Our top story this morning: the United States will not provide the F-16 fighter jets that Ukraine has sought in its fight against Russia, President Joe Biden said on Monday, as Russian forces claimed a series of incremental gains in the country’s east.

We’ll have more on this shortly. In the meantime, here are the other key recent developments:

  • Volodymyr Zelenskiy’s most senior adviser, Andriy Yermak, has suggested Poland is willing to supply Ukraine with the F-16 fighters. Yermak said Ukraine had had “positive signals” from Warsaw in a Telegram posting, although Poland’s prime minister, Mateusz Morawiecki, was careful to stress his own country would only act in consultation with Nato allies, as Ukraine’s lobbying for the combat jets steps up only a few days after Germany and the US agreed to send over tanks.

  • Zelenskiy has called for western weapons to be supplied more quickly. Speaking in his nightly address, the Ukrainian president said Russia was hoping to drag out the war, and exhaust his country’s ability to resist the invaders. “So we have to make time our weapon. We must speed up the events, speed up the supply and opening of new necessary weaponry options for Ukraine,” Zelenskiy said.

  • The Kremlin warned the west’s supplying of further weapons to Ukraine would only lead to “significant escalation” of the conflict. Kyiv “demands more and more weapons” while Nato countries were “more and more becoming directly involved in the conflict”, Kremlin spokesperson Dmitry Peskov said, after Ukraine’s deputy foreign minister, Andriy Melnyk, called on Germany to send his country a submarine.

  • Russian forces continued attacks on positions across the frontline near the eastern cities of Bakhmut and Donetsk.
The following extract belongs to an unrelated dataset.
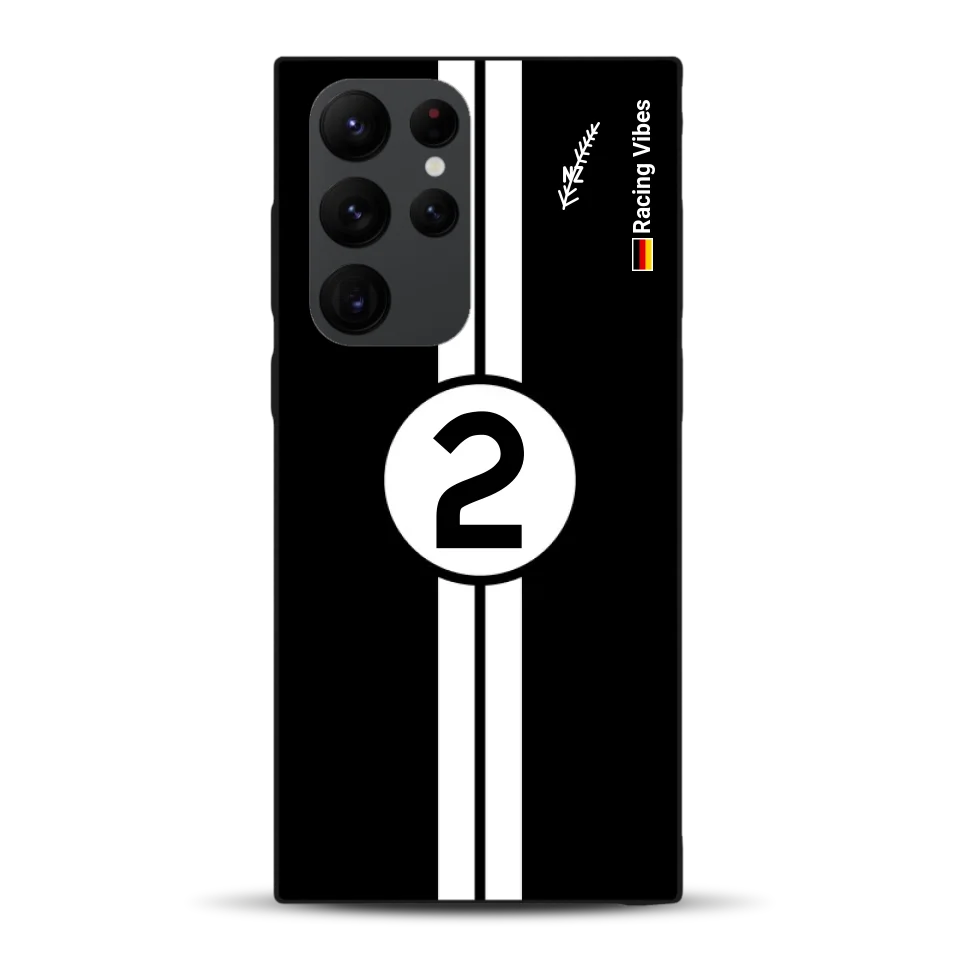 GT40 24h LM Sieger 1966 Livery - Custom phone case for Samsung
Moscow’s troops have been pounding Bakhmut in the Donbas for several months, but in recent days the invaders appeared to have opened up a new effort to gain ground around the village of Vuhledar, 30 miles south-west of Donetsk city.

  • Ukraine’s military and Russia’s Wagner private military group are both claiming to have control in the area of Blahodatne, eastern Donetsk region. “Units of Ukraine’s defence forces repelled the attacks of the occupiers in the areas of … Blahodatne … in the Donetsk region,” Ukraine’s military reported, adding its forces also repelled attacks in 13 other settlements in the Donetsk region. Wagner, designated by the US as a transnational criminal organisation, said on the Telegram messaging app on Saturday that its units had taken control of Blahodatne.

  • The Russian government on Monday banned domestic oil exporters and customs bodies from adhering to western-imposed price caps on Russian crude. The measure was issued to help enforce President Vladimir Putin’s decree of 27 December that prohibited the supply of crude oil and oil products from 1 February for five months, to nations that abide by the caps. The new Russian act bans corporates and individuals from including oil price cap mechanisms in their contracts.

  • Ukraine’s state-run energy operator Ukrenergo has said there is a “significant” deficit in the country’s energy system due to damage caused by Russian missile attacks. Ukraine’s energy system had “survived” 13 rocket attacks and 15 drone strikes from Russian forces, which had “caused significant damage to high-voltage facilities and power plants”, it added.

  • Ukraine’s military will spend nearly $550m (£444m / €505m) on drones (UAVs) in 2023, and 16 supply deals have already been signed with Ukrainian manufacturers, defence minister Oleksii Reznikov has said. Ukraine has received significant supplies of UAVs from its partners but Kyiv is now seeking to boost domestic production to build what officials cast as an “army of drones”.